* _Problem details_
Each line of the data that mentions the string "show" needs to be identified and copied.

---------- The data

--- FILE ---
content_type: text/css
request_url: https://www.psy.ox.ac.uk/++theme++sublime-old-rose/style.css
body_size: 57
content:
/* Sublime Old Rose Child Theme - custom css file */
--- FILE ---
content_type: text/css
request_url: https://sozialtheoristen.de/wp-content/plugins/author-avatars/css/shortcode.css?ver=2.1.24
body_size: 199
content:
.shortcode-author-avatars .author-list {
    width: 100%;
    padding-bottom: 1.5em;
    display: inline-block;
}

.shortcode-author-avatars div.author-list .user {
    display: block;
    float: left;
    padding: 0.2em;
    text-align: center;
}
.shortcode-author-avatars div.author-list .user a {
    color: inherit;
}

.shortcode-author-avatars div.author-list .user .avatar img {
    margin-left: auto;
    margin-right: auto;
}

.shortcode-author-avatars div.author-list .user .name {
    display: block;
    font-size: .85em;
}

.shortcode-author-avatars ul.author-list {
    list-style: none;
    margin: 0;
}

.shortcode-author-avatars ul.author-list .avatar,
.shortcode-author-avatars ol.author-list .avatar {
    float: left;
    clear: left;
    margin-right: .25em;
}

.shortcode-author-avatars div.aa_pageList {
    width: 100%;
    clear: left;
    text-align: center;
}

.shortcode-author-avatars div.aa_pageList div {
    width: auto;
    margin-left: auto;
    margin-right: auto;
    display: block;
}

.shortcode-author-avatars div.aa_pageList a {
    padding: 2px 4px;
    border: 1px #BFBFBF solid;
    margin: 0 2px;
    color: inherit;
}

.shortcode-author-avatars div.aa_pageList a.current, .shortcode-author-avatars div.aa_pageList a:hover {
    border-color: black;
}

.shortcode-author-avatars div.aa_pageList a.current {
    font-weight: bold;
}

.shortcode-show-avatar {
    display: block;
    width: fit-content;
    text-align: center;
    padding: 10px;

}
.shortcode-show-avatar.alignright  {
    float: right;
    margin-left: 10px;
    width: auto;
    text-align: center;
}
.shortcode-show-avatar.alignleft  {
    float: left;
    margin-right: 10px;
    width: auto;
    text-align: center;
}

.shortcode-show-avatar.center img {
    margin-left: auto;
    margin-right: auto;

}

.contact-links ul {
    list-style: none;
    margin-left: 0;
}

--------------------

* _Response area_
.shortcode-show-avatar {
.shortcode-show-avatar.alignright  {
.shortcode-show-avatar.alignleft  {
.shortcode-show-avatar.center img {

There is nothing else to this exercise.